Надев приготовленный для него висевший в шкафу спортивный костюм, Иван умылся, выпил сок и вышел во двор. Взору предстала чудесная панорама гористой местности, где сам воздух дышал райским уединением. Места были незнакомые, и вместе с тем он точно знал, что видел эти картины природы.
И пейзаж, и лесной эфир, и утренняя свежесть наполнили его кровеносные сосуды огромным желанием жить; и это желание влилось, переполнив, в его крепкое сердце.
Он стоял возле четырехэтажного сооружения, явно гостиницы, но слишком уединенной и элитной, а значит, гостиницы для избранных и не часто появляющихся гостей.
В стороне, выше этого здания виднелся двухэтажный коттедж милой непритязательной архитектуры с открытой верандой на втором этаже.
От дома, из которого вышел Румянцов, в сторону коттеджа вела ступенчатая дорожка, плиты ступенек были неровными, но они вписывались в общий рельеф. И снующие по плитам муравьи, и проросшие сквозь щели травинки, и песчинки, надутые ветром, и покачивание деревьев, и плывущие легкие облака, и птичий щебет, и необъятная синева – все теперь виделось по-другому, с новой упоительной ясностью.
Метрах в пятидесяти отсюда проходила подвесная дорога, которая скрывалась за коттеджем и уходила наверх, к лесистому плато. Но Румянцов не пошел туда, а стал подниматься по ступенькам. Он шел по ним с ощущением, что там, у коттеджа, он обязательно увидит что-то невероятное, потрясающее его сознание, и вместе с тем – земное, реальное, почти обыденное.
Ощутив прилив сил, он легко поднимался по ступеням, пока, наконец, они не остались позади. И тогда – влекомый магической силой, – он развернулся и окинул взглядом всю панораму.
Он сразу узнал это место!
Он много раз видел его в кинозалах Арсения Алексеевича Архимандритова. Ошибки быть не могло: Румянцов находился в южной части Латиноамериканского континента, и вместе с тем – в… Европе, среди альпийских лугов. Со смотровой площадки, где он оказался, просматривались мирная долина и буколическая деревушка с домиками, крытыми красной черепицей и стреловидными пиками кирх. Будто недавно ты уснул, почти умер, а потом, поборов летаргическое наитие и мучительные страхи, вдруг очнулся в сказке братьев Гримм.
Потрясенный, Румянцов делал глубокие вдохи, и никак не мог насмотреться и надышаться.
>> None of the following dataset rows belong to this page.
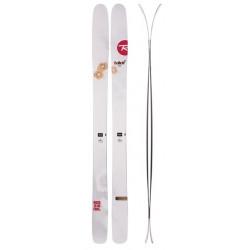 Skis Rossignol Saffron 7 2014 Blanc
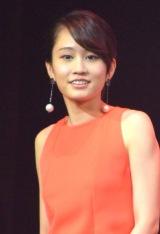 審査員を務めた前田敦子=『第5回AKB48紅白対抗歌合戦』 (C)ORICON NewS inc.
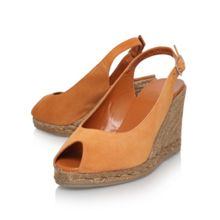 Beli mid heel wedge sandals
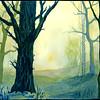 Hobbit Forest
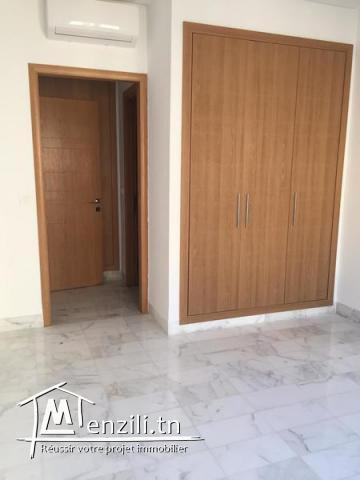 Appartement s+3 au lac 2 ref MAL0180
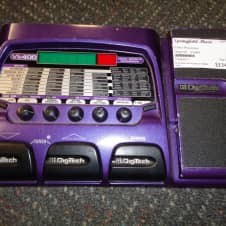 used Digitech VX-400 Vocal Effects Processor image
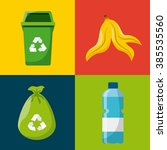 waste concept design  | Shutterstock .eps vector #385535560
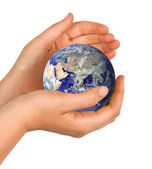 Hand with planet earth — Stock Photo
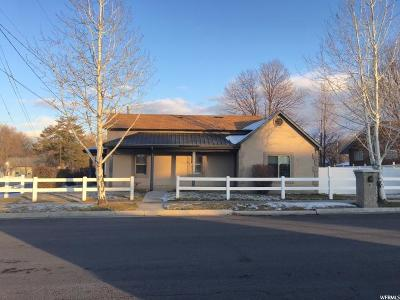 Payson Single Family Home For Sale: 190 N 400 E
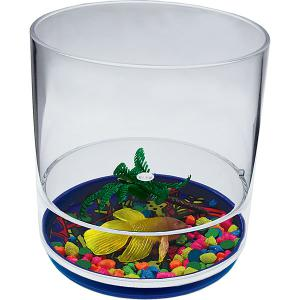 """& Like A Fish"" 12oz Compartment Tumbler"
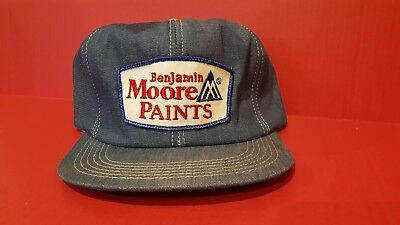 Benjamin Moore Paints Vintage Hat Snap Back Style Blue Denim K Products Denim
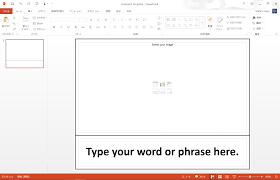 Flashcards Template For Word Making Flashcards In Powerpoint Tekhnologic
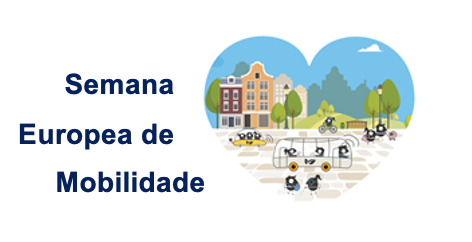 Ponteareas participa na Semana Europea de Mobilidade cun variado programa de actividades e actos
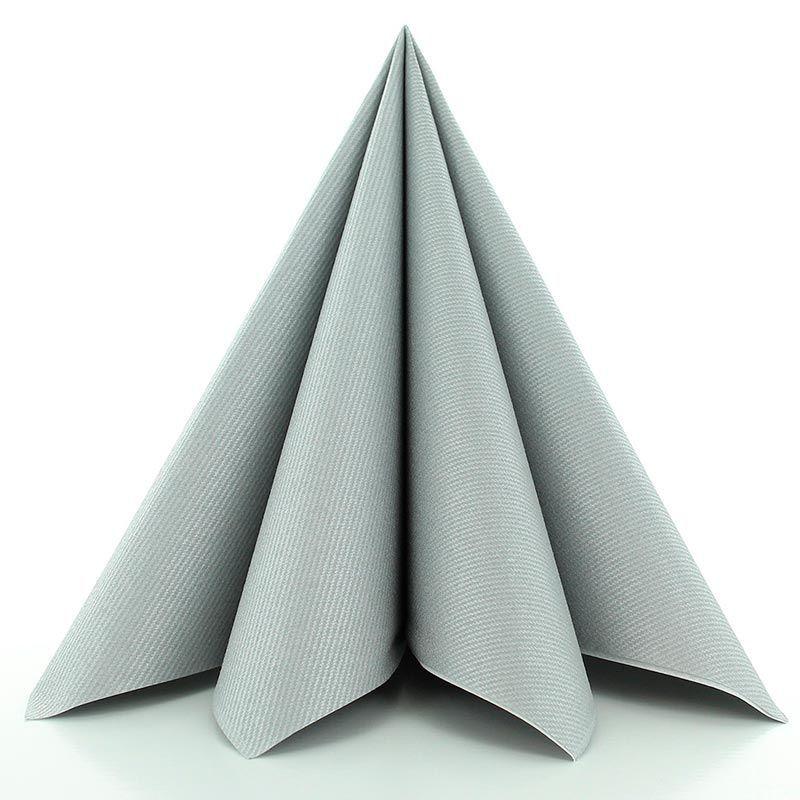 Airlaid-Tekstilservietter Sølv 40x40 cm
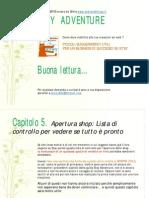 GUIDA Etsy Adventure Capitolo 5 (italiano)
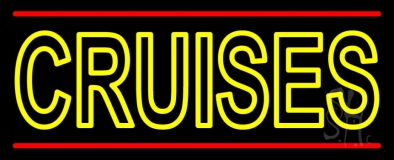 Yellow Cruises Red Line Neon Sign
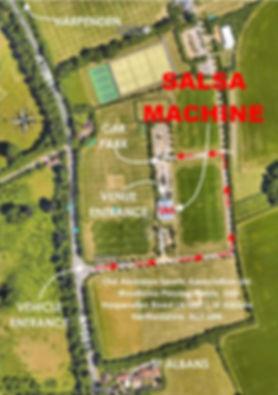 OA Sport Map Small 1a.jpg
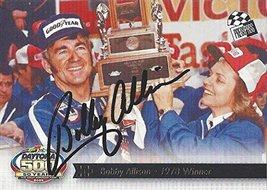 Autographed Bobby Allison 2013 Press Pass Total Memorabilia 2012 Hall Of Fame... - $59.95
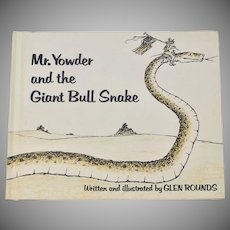 Circa 1978 Mr. Youder and the Giant Bull Snake Hardcover Book
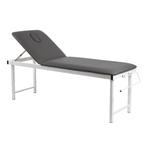Table fixe, grise avec pieds pliables et porte-rouleau , KINNE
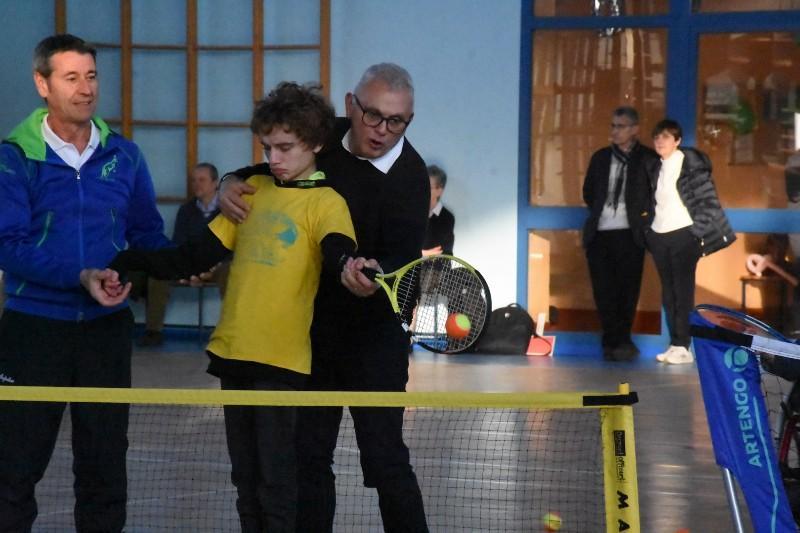 sportiamo (47)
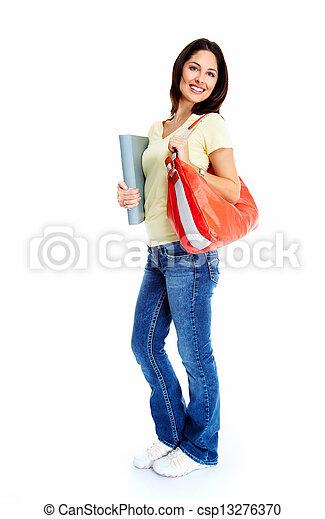 estudante, mulher, jovem, book. - csp13276370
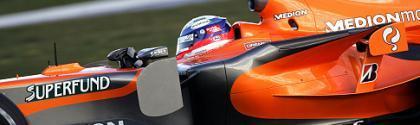 Otro posible Spyker: Markus Winkelhock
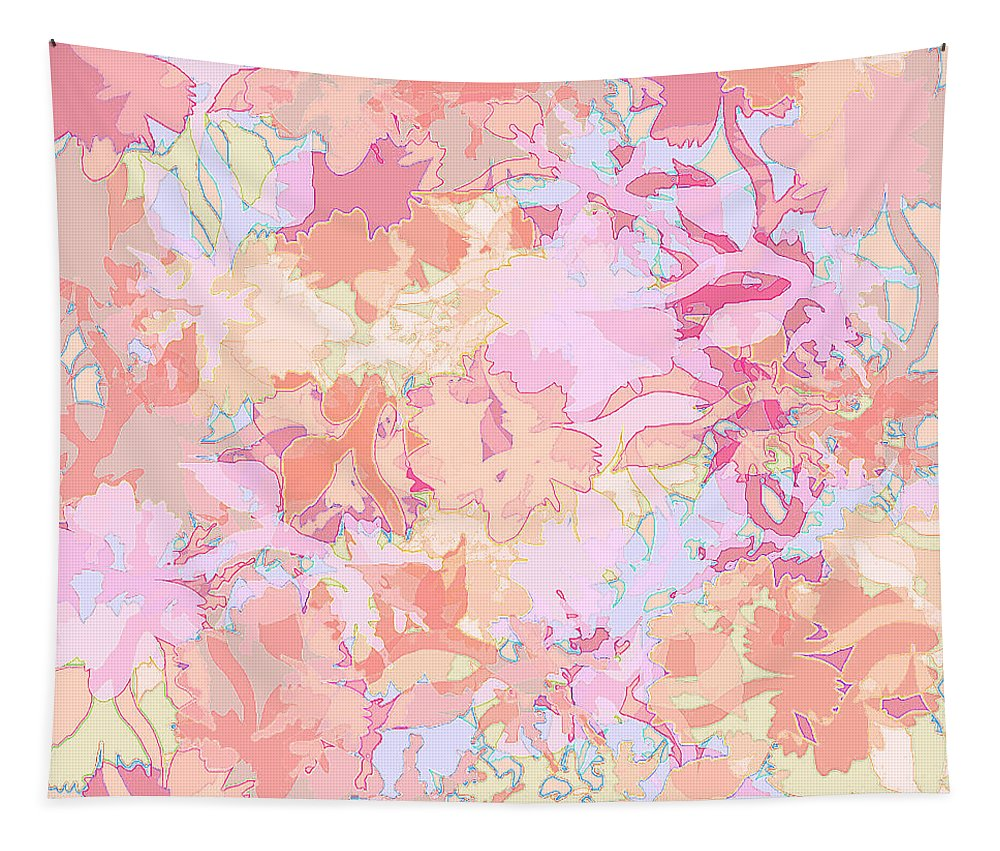 Abstract Tapestry featuring the digital art Floral Menagerie by Rachel Christine Nowicki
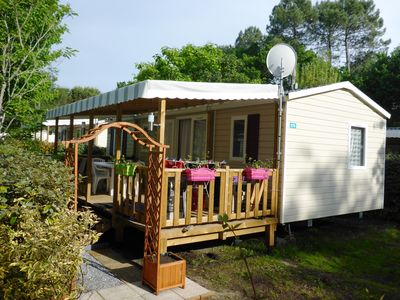 Photo for MOBILHOME CLIM - 8 P - CAMPING **** GREAT COMFORT - PRIVATE BEACH (PRIVATE BEACH)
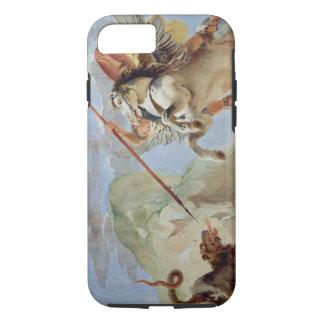 Bellerophon, riding Pegasus, slaying the Chimaera, iPhone 8/7 Case
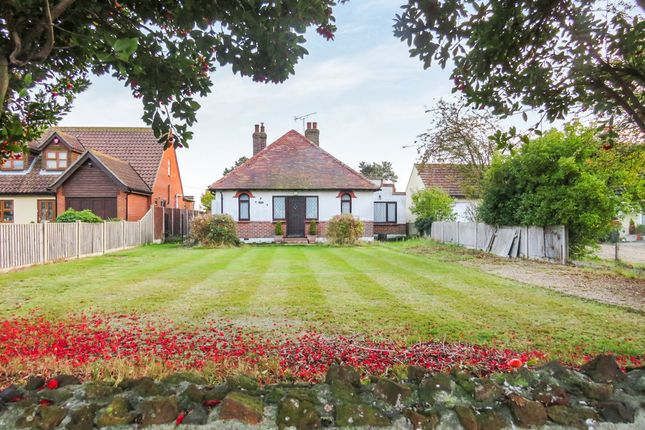 Thumbnail Detached bungalow for sale in Dumont Avenue, St. Osyth, Clacton-On-Sea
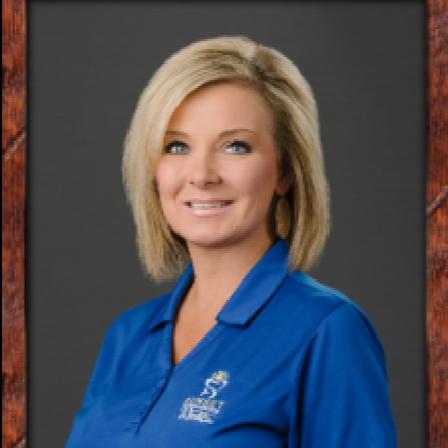 Dr. Kathryn R Sample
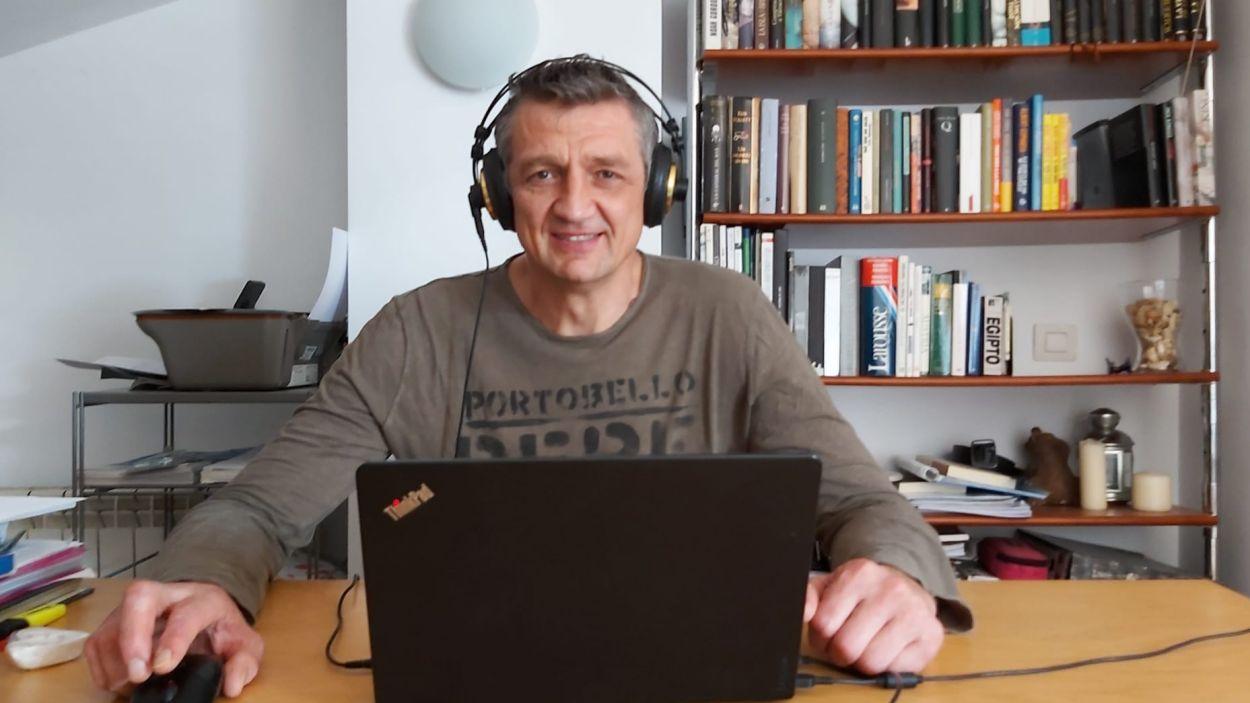 Andrei Xepkin durant l'entrevista amb Cugat Mèdia / Font: Andrei Xepkin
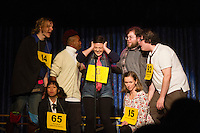 """The Hyde Park Community Players performed the comedy musical, """"The 25th Annual Putnam County Spelling Bee"""" this weekend at the University Church located at 57th and Greenwood.<br /> <br /> Leslie Halverson as Logainne Schwarzandgrubinierre <br /> <br /> Please 'Like' """"Spencer Bibbs Photography"""" on Facebook.<br /> <br /> All rights to this photo are owned by Spencer Bibbs of Spencer Bibbs Photography and may only be used in any way shape or form, whole or in part with written permission by the owner of the photo, Spencer Bibbs.<br /> <br /> For all of your photography needs, please contact Spencer Bibbs at 773-895-4744. I can also be reached in the following ways:<br /> <br /> Website – www.spbdigitalconcepts.photoshelter.com<br /> <br /> Text - Text """"Spencer Bibbs"""" to 72727<br /> <br /> Email – spencerbibbsphotography@yahoo.com"""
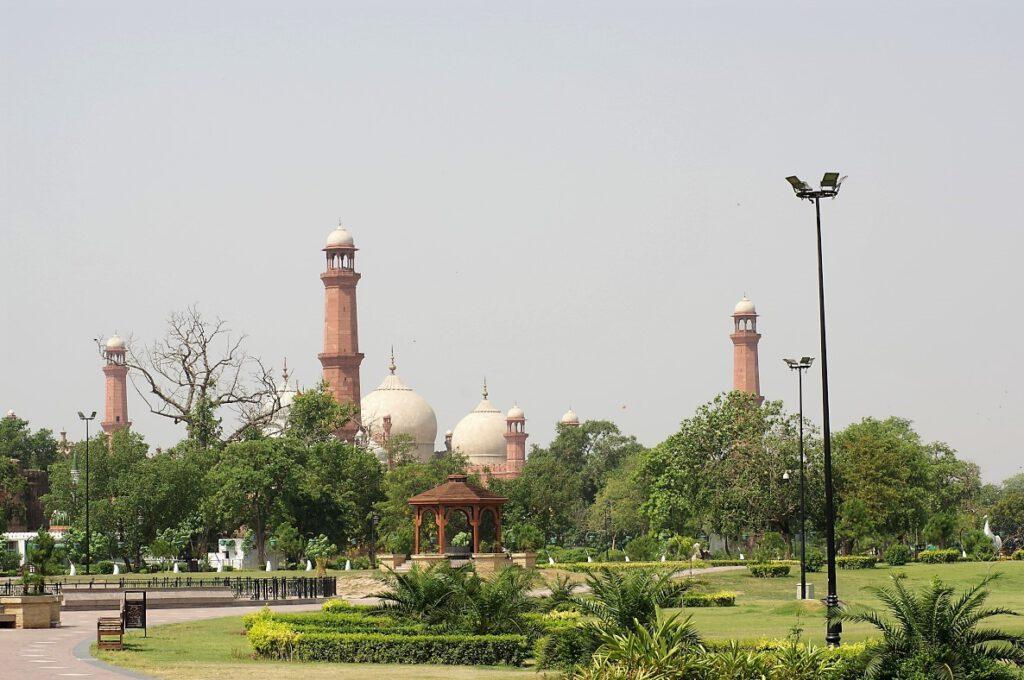Lahore-in-Pakistan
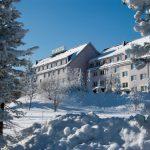 Wintersport in skigebied Oberhof: tips en aanbiedingen!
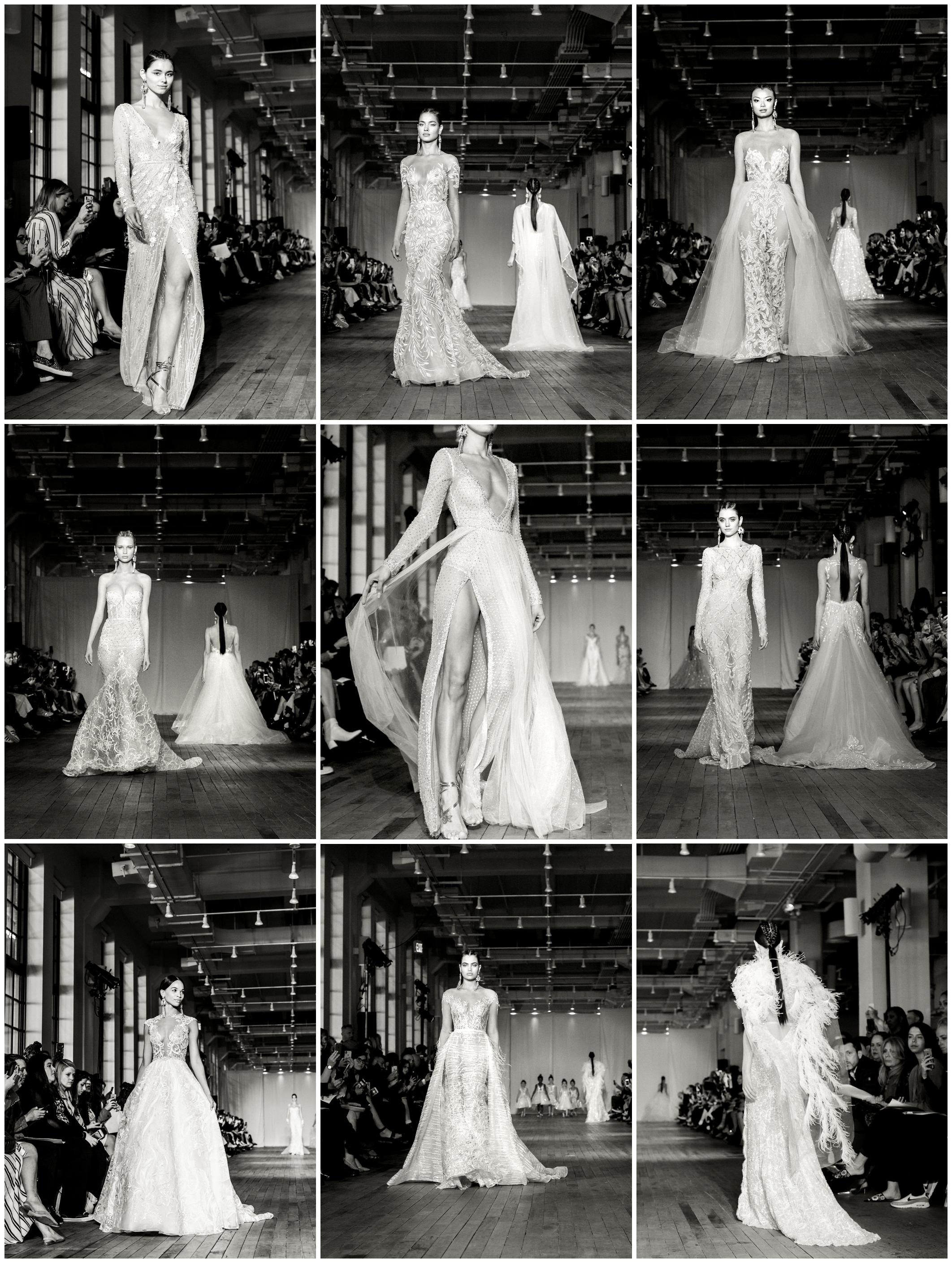 Berta fashion show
Он ощущал, как его фатально тянет взять и войти в этот стоящий в уединении большой и красивый старинный дом. Но чувство, похожее на страх, удержало; и тогда Иван опасливо, – не из страха, а чтоб не нарушить свои благоговейные внутренние предчувствия, стал, не спеша, обходить дом по кругу, ступая по квадратам сиренево-синих плит.
Вдруг, повернув за угол, Иван увидел сидящего в широком и высоком кресле человека; вернее, даже не самого человека, а его вытянутые и скрестившиеся ноги. Он сразу узнал, кто это. И, словно не было долгого перерыва, сказал:
– Здравствуйте, товарищ генерал армии!
Сидевший в кресле пожилой и уже обрюзгший мужчина, кивнув в ответ, хрипло проговорил:
– Если уж ты обращаешься по званию, то не «здравствуйте», а «здравия желаю».
После чего, поправив, Исай Львович Гейер-Генерозов спросил:
– Ты хоть представляешь, где сейчас находишься?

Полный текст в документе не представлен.